The shift extends beyond testing AI systems themselves. Cisco’s Gillis argues that increasingly capable AI models are accelerating the pace of change across enterprise environments, making static security approaches obsolete. “This idea of hardening your infrastructure and then hoping it never changes for 18 months, that is over, permanently dead, gone in this post-Mythos environment,” he tells CSO.

The implication is that security testing can no longer be a periodic exercise. As AI systems become more autonomous, organizations must continuously evaluate how those systems behave in production environments. “We need to test the behavior to make sure agents are doing the right things,” Swanson says.

Microsoft’s Bryan believes agentic systems are forcing a convergence between traditional cybersecurity red teams and AI red teams that will define the field’s next phase. At Microsoft, the two teams remain separate organizations — but they work increasingly closely together, because the systems they now test combine conventional software risks with AI-specific safety concerns in ways that neither team can address alone.

“Agentic AI is really the intersection of all of the cybersecurity risks that come with traditional software systems along with all of the AI security and safety risks,” he says.

AI is a team sport, too

Bryan points to Microsoft’s decision to open-source AI safety testing tools as a recognition that AI risk is not a problem model providers can solve on behalf of their customers.

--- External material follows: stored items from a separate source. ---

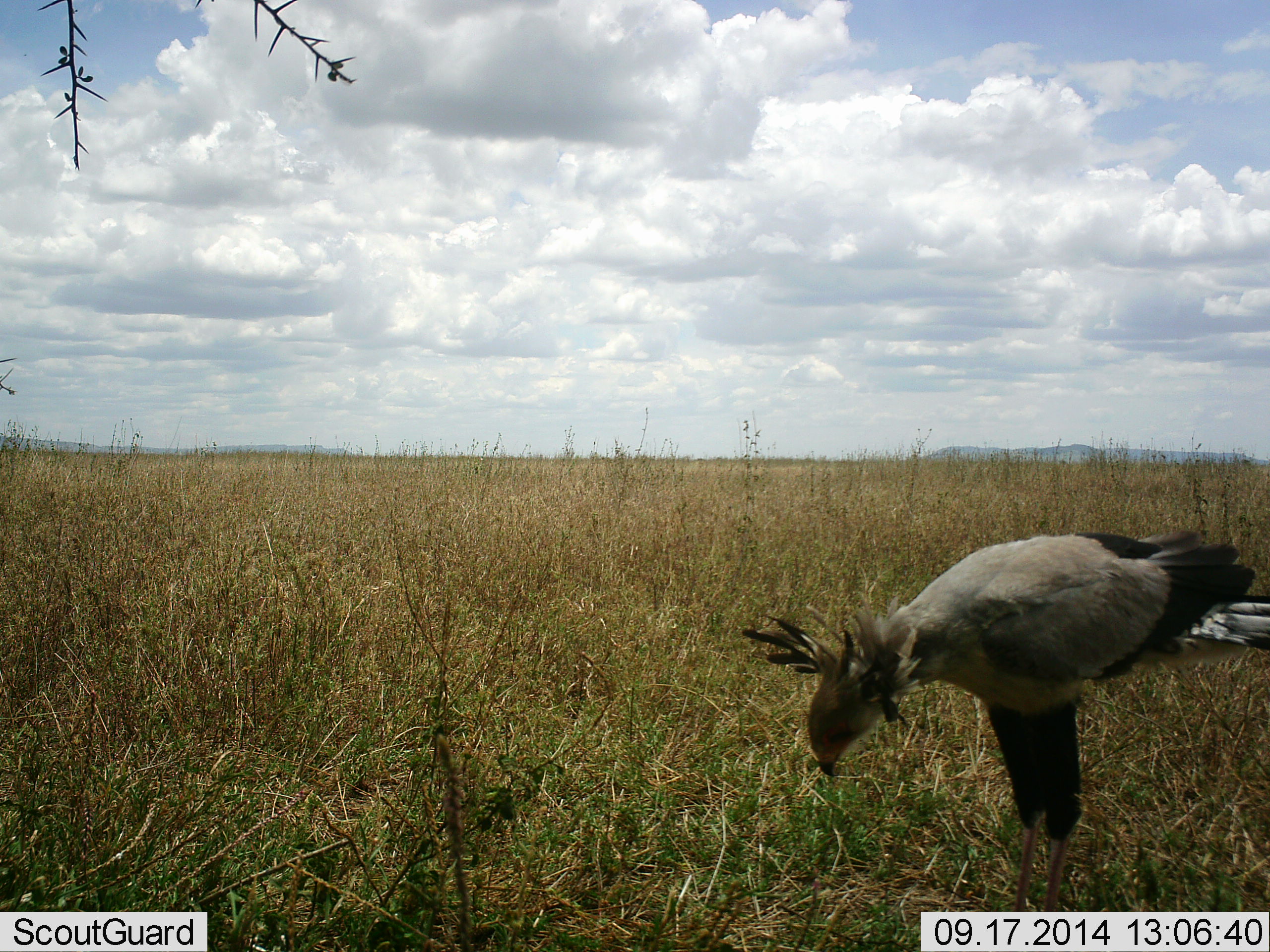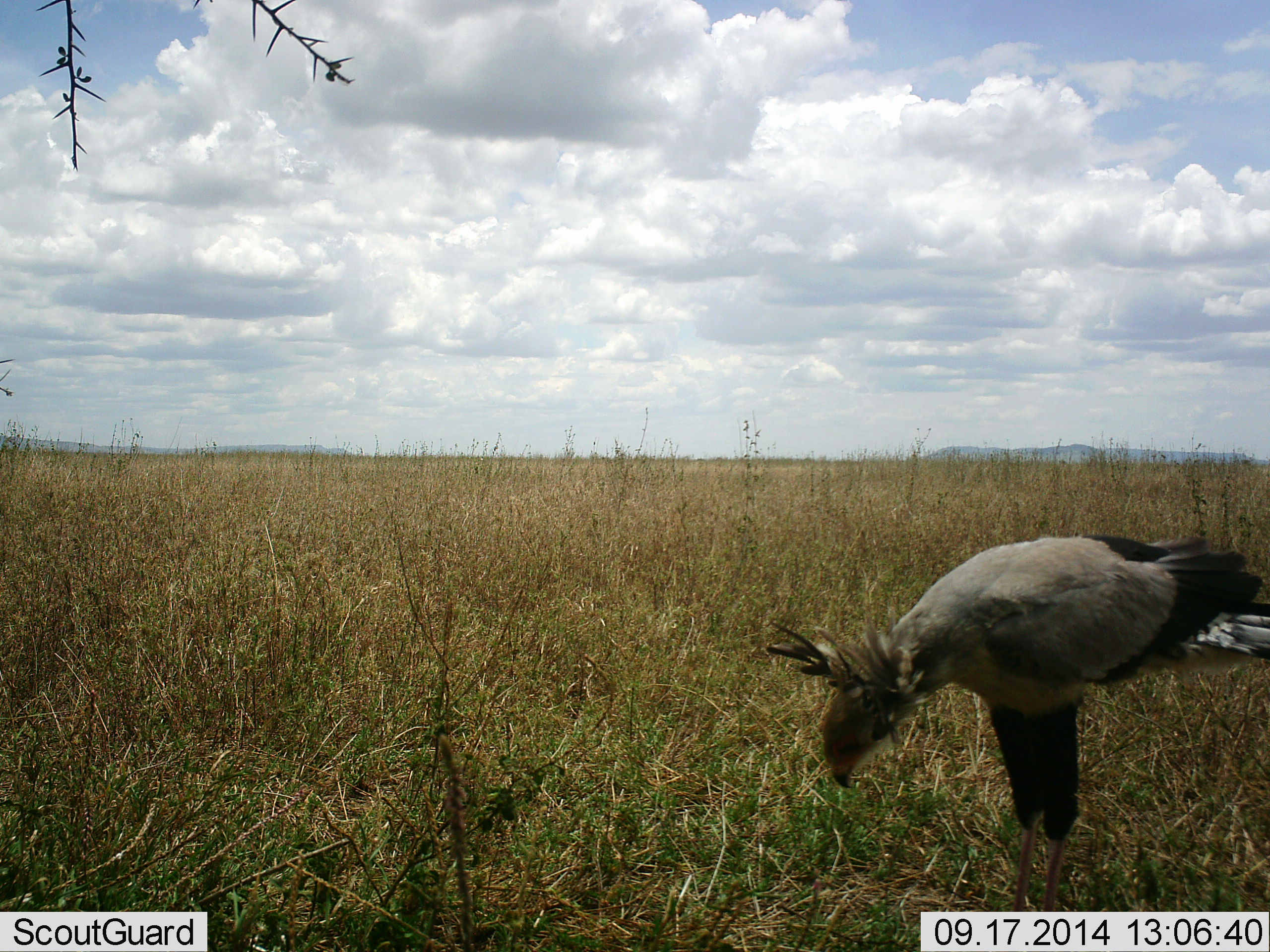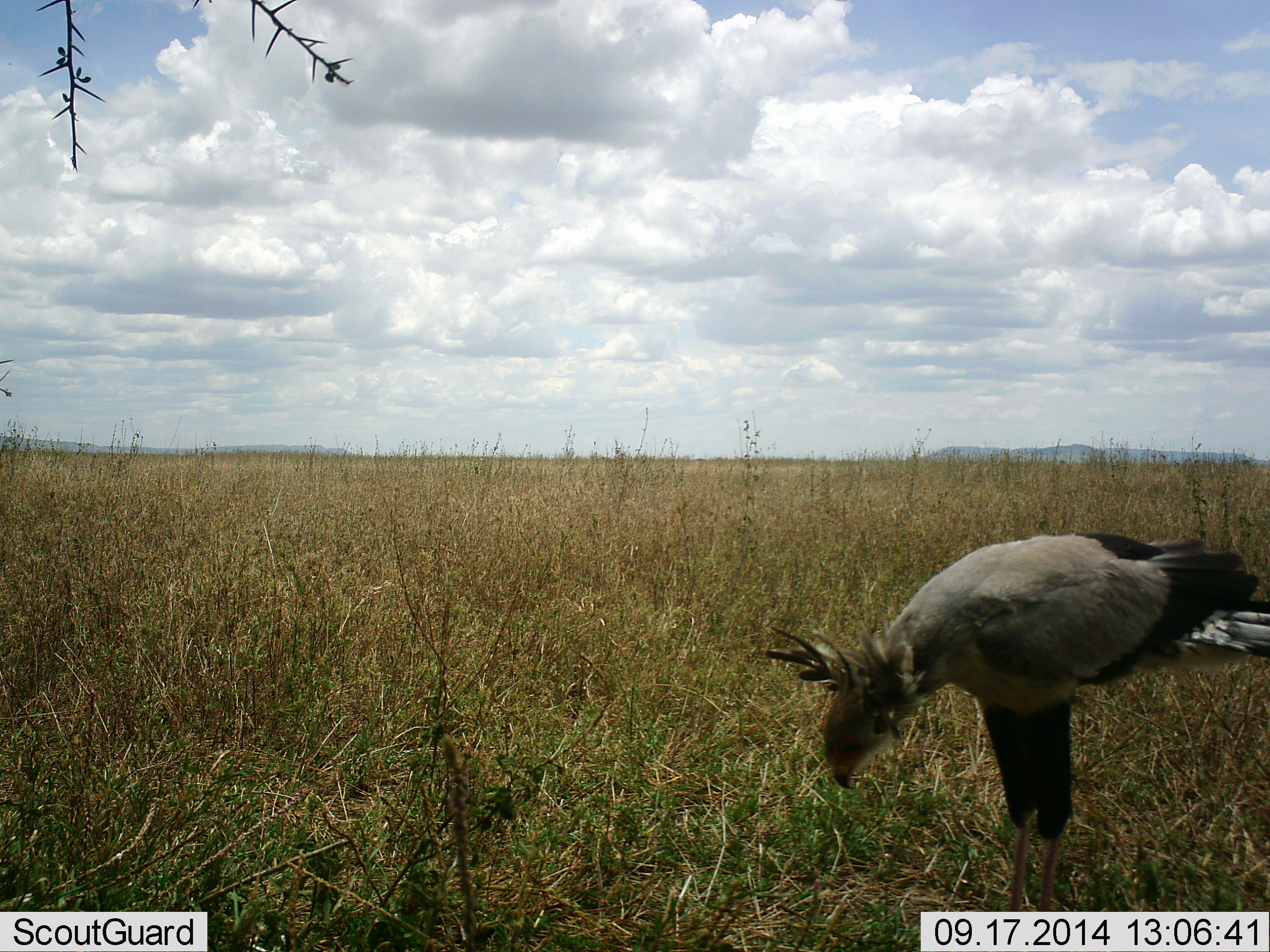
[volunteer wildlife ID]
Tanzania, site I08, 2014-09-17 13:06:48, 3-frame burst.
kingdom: Animalia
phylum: Chordata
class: Aves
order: Accipitriformes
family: Sagittariidae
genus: Sagittarius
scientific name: Sagittarius serpentarius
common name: secretary bird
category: secretarybird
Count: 1.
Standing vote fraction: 90%.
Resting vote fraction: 0%.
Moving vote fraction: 0%.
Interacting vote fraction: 0%.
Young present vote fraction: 0%.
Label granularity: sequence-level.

Enterprises deploying AI need their own testing capabilities. Not every organization will maintain a specialized AI red team — but every organization deploying AI needs to understand its risks.

“Like cybersecurity, which has always kind of been a team sport, AI safety and security is really a community-driven piece,” Bryan says. “Everyone has their role and responsibility.”

Bryan also sees the long-term trajectory of the field bending toward a different kind of convergence. “I think there will just become a point where having the AI for red teaming almost kind of becomes redundant, and that just is the red teaming,” he says. “Everyone is using AI to improve their work regardless of the area.”

What will remain distinct is the challenge of testing AI systems themselves — probabilistic systems that expand in scope with each new capability and that can cause harm without anyone intending them to.

Five years ago, AI red teaming was a niche specialty practiced by a handful of researchers. Today, it encompasses cybersecurity, safety, misinformation, autonomy, and governance. Tomorrow it will look different again — shaped by whatever the next generation of AI systems turns out to be capable of.